Task objective: Copy out the rows below without any changes, starting at the line that contains "Among the items" and running through the last row. Reproduce nothing else.

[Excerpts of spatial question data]
%%

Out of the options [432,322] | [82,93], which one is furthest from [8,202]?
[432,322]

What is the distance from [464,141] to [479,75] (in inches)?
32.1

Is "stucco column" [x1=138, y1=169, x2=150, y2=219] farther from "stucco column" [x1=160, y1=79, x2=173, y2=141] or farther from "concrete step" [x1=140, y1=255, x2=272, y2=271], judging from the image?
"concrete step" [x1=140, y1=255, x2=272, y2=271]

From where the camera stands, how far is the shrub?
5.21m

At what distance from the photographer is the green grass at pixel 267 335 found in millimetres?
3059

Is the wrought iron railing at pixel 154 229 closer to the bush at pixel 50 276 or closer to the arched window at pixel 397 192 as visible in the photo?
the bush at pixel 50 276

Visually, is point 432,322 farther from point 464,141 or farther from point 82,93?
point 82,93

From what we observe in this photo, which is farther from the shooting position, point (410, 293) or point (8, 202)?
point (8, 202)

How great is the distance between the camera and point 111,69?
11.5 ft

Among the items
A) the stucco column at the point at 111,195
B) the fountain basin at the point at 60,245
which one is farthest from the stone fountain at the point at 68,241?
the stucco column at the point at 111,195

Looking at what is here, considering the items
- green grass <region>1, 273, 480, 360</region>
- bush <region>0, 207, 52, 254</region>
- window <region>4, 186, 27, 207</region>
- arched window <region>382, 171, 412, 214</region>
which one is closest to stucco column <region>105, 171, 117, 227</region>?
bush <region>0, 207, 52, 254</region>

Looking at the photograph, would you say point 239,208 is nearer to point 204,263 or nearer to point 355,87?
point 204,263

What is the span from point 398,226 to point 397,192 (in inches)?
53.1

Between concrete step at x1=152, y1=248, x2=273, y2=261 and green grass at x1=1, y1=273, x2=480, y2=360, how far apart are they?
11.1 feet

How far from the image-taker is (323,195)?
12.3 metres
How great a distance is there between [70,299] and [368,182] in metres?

%%

Correct response:
Among the items
A) the stucco column at the point at 111,195
B) the fountain basin at the point at 60,245
which one is farthest from the stone fountain at the point at 68,241?
the stucco column at the point at 111,195

Looking at what is here, considering the items
- green grass <region>1, 273, 480, 360</region>
- bush <region>0, 207, 52, 254</region>
- window <region>4, 186, 27, 207</region>
- arched window <region>382, 171, 412, 214</region>
which one is closest to stucco column <region>105, 171, 117, 227</region>?
bush <region>0, 207, 52, 254</region>

Looking at the photograph, would you say point 239,208 is nearer to point 204,263 or nearer to point 355,87?
point 204,263

What is the span from point 398,226 to point 397,192 (in inches)?
53.1

Between concrete step at x1=152, y1=248, x2=273, y2=261 and green grass at x1=1, y1=273, x2=480, y2=360, how far apart are they?
11.1 feet

How far from the image-taker is (323,195)?
12.3 metres
How great a distance is there between [70,299] and [368,182] in metres?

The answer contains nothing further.